======== THE RECORDS ========
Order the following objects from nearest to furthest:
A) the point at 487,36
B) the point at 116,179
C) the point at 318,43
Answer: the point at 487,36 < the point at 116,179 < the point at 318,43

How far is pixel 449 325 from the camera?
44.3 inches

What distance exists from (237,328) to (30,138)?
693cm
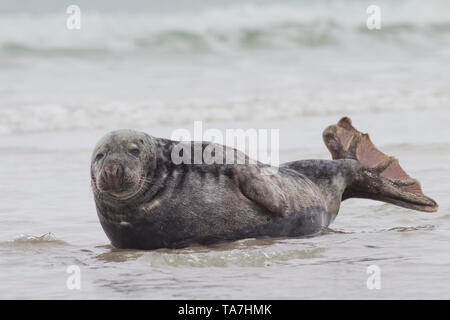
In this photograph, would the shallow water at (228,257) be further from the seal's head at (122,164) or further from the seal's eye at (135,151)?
the seal's eye at (135,151)

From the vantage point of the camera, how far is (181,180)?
6629mm

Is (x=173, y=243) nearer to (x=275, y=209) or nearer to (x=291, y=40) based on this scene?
(x=275, y=209)

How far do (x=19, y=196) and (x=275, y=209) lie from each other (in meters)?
3.19

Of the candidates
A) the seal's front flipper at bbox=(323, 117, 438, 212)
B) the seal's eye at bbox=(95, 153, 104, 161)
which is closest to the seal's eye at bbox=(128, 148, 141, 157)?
the seal's eye at bbox=(95, 153, 104, 161)

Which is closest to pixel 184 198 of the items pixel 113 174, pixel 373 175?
pixel 113 174

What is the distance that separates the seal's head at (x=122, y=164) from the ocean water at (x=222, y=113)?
1.52 ft

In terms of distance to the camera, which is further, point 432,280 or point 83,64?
point 83,64

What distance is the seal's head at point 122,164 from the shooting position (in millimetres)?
6194

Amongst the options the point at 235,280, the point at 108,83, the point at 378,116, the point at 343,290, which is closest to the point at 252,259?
the point at 235,280

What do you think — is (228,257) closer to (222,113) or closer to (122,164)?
========
▸ **GOAL OF THE EXERCISE**:
Rewrite the material above with "viewer" in place of every "camera", changing nothing else, and leave the pictures out.

▸ **WORKED SOLUTION**:
Order the following objects from nearest to furthest:
A) the point at 487,36
B) the point at 116,179
C) the point at 318,43
Answer: the point at 487,36 < the point at 116,179 < the point at 318,43

How far is pixel 449 325 from the viewer?
44.3 inches

What distance exists from (237,328) to (30,138)?
693cm
In this photograph, would the shallow water at (228,257) be further from the seal's head at (122,164) or further from the seal's eye at (135,151)?
the seal's eye at (135,151)

From the vantage point of the viewer, how far is (181,180)?
6629mm

Is (x=173, y=243) nearer to (x=275, y=209) or nearer to (x=291, y=40) based on this scene?
(x=275, y=209)

How far do (x=19, y=196) and (x=275, y=209) lie from each other (in meters)?
3.19

Of the candidates
A) the seal's front flipper at bbox=(323, 117, 438, 212)
B) the seal's eye at bbox=(95, 153, 104, 161)
which is closest to the seal's eye at bbox=(128, 148, 141, 157)?
the seal's eye at bbox=(95, 153, 104, 161)

Which is closest to pixel 184 198 of the items pixel 113 174, pixel 373 175?
pixel 113 174

What is the distance that separates the seal's head at (x=122, y=164) from the ocean water at (x=222, y=113)?
1.52 ft

In terms of distance to the viewer, which is further, point 432,280 or point 83,64?
point 83,64

What distance is the seal's head at point 122,164 from the shooting position (in millimetres)?
6194

Amongst the options the point at 235,280, the point at 108,83, the point at 378,116, the point at 343,290, which is closest to the point at 252,259?
the point at 235,280

What do you think — is (228,257) closer to (222,113) or closer to (122,164)?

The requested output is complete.